WHAT IS NEEDED: Whatever appears in the records, write it out again exactly.

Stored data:
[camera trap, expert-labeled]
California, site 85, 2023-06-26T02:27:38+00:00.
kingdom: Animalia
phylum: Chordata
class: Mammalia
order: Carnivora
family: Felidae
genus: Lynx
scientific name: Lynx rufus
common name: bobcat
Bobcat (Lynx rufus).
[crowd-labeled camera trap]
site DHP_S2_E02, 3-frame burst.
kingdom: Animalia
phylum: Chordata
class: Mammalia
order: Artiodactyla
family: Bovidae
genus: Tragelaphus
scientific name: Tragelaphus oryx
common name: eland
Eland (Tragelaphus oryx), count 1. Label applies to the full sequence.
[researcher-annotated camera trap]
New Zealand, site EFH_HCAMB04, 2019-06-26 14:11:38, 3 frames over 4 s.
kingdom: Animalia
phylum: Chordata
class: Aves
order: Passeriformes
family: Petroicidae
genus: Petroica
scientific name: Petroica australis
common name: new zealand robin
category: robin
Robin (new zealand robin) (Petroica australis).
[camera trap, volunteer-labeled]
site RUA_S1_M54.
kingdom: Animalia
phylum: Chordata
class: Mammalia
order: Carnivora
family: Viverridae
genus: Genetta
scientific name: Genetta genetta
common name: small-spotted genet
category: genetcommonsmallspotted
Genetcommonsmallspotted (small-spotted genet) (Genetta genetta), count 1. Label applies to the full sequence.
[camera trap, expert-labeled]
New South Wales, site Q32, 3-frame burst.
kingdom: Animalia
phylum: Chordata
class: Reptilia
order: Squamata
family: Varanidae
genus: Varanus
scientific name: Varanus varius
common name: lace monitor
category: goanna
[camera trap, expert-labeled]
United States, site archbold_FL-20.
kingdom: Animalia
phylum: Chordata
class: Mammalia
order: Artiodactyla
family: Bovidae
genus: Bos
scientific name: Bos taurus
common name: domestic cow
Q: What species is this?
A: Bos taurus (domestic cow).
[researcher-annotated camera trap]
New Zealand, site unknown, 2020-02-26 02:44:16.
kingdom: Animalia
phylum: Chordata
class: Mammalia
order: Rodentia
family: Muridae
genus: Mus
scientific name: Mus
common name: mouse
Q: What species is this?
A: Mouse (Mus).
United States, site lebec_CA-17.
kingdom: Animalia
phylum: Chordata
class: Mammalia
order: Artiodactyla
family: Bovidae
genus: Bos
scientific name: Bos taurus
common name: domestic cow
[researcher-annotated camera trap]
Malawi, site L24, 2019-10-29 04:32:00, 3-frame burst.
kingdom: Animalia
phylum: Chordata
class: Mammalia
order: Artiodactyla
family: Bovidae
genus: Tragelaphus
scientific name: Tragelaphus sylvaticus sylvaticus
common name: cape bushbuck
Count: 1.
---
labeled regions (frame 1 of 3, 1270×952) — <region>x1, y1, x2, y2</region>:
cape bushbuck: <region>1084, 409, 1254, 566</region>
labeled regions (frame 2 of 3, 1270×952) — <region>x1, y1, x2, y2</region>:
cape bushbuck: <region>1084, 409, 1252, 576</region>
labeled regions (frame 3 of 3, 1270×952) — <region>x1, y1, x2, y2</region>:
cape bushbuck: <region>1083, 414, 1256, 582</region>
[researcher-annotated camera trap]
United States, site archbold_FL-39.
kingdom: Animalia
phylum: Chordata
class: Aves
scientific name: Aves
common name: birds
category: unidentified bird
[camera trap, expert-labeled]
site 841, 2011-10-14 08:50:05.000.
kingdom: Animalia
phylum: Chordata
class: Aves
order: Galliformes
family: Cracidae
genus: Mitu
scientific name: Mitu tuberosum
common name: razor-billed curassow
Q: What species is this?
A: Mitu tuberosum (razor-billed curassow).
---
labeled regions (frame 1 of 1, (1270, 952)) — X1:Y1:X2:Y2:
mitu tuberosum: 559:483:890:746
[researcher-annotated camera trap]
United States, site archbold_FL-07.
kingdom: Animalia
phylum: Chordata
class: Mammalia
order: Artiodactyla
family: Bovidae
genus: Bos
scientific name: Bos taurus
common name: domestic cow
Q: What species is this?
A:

ANSWER SPACE:
[camera trap, expert-labeled]
California, site 85, 2023-06-26T02:27:38+00:00.
kingdom: Animalia
phylum: Chordata
class: Mammalia
order: Carnivora
family: Felidae
genus: Lynx
scientific name: Lynx rufus
common name: bobcat
Bobcat (Lynx rufus).
[crowd-labeled camera trap]
site DHP_S2_E02, 3-frame burst.
kingdom: Animalia
phylum: Chordata
class: Mammalia
order: Artiodactyla
family: Bovidae
genus: Tragelaphus
scientific name: Tragelaphus oryx
common name: eland
Eland (Tragelaphus oryx), count 1. Label applies to the full sequence.
[researcher-annotated camera trap]
New Zealand, site EFH_HCAMB04, 2019-06-26 14:11:38, 3 frames over 4 s.
kingdom: Animalia
phylum: Chordata
class: Aves
order: Passeriformes
family: Petroicidae
genus: Petroica
scientific name: Petroica australis
common name: new zealand robin
category: robin
Robin (new zealand robin) (Petroica australis).
[camera trap, volunteer-labeled]
site RUA_S1_M54.
kingdom: Animalia
phylum: Chordata
class: Mammalia
order: Carnivora
family: Viverridae
genus: Genetta
scientific name: Genetta genetta
common name: small-spotted genet
category: genetcommonsmallspotted
Genetcommonsmallspotted (small-spotted genet) (Genetta genetta), count 1. Label applies to the full sequence.
[camera trap, expert-labeled]
New South Wales, site Q32, 3-frame burst.
kingdom: Animalia
phylum: Chordata
class: Reptilia
order: Squamata
family: Varanidae
genus: Varanus
scientific name: Varanus varius
common name: lace monitor
category: goanna
[camera trap, expert-labeled]
United States, site archbold_FL-20.
kingdom: Animalia
phylum: Chordata
class: Mammalia
order: Artiodactyla
family: Bovidae
genus: Bos
scientific name: Bos taurus
common name: domestic cow
Q: What species is this?
A: Bos taurus (domestic cow).
[researcher-annotated camera trap]
New Zealand, site unknown, 2020-02-26 02:44:16.
kingdom: Animalia
phylum: Chordata
class: Mammalia
order: Rodentia
family: Muridae
genus: Mus
scientific name: Mus
common name: mouse
Q: What species is this?
A: Mouse (Mus).
United States, site lebec_CA-17.
kingdom: Animalia
phylum: Chordata
class: Mammalia
order: Artiodactyla
family: Bovidae
genus: Bos
scientific name: Bos taurus
common name: domestic cow
[researcher-annotated camera trap]
Malawi, site L24, 2019-10-29 04:32:00, 3-frame burst.
kingdom: Animalia
phylum: Chordata
class: Mammalia
order: Artiodactyla
family: Bovidae
genus: Tragelaphus
scientific name: Tragelaphus sylvaticus sylvaticus
common name: cape bushbuck
Count: 1.
---
labeled regions (frame 1 of 3, 1270×952) — <region>x1, y1, x2, y2</region>:
cape bushbuck: <region>1084, 409, 1254, 566</region>
labeled regions (frame 2 of 3, 1270×952) — <region>x1, y1, x2, y2</region>:
cape bushbuck: <region>1084, 409, 1252, 576</region>
labeled regions (frame 3 of 3, 1270×952) — <region>x1, y1, x2, y2</region>:
cape bushbuck: <region>1083, 414, 1256, 582</region>
[researcher-annotated camera trap]
United States, site archbold_FL-39.
kingdom: Animalia
phylum: Chordata
class: Aves
scientific name: Aves
common name: birds
category: unidentified bird
[camera trap, expert-labeled]
site 841, 2011-10-14 08:50:05.000.
kingdom: Animalia
phylum: Chordata
class: Aves
order: Galliformes
family: Cracidae
genus: Mitu
scientific name: Mitu tuberosum
common name: razor-billed curassow
Q: What species is this?
A: Mitu tuberosum (razor-billed curassow).
---
labeled regions (frame 1 of 1, (1270, 952)) — X1:Y1:X2:Y2:
mitu tuberosum: 559:483:890:746
[researcher-annotated camera trap]
United States, site archbold_FL-07.
kingdom: Animalia
phylum: Chordata
class: Mammalia
order: Artiodactyla
family: Bovidae
genus: Bos
scientific name: Bos taurus
common name: domestic cow
Q: What species is this?
A:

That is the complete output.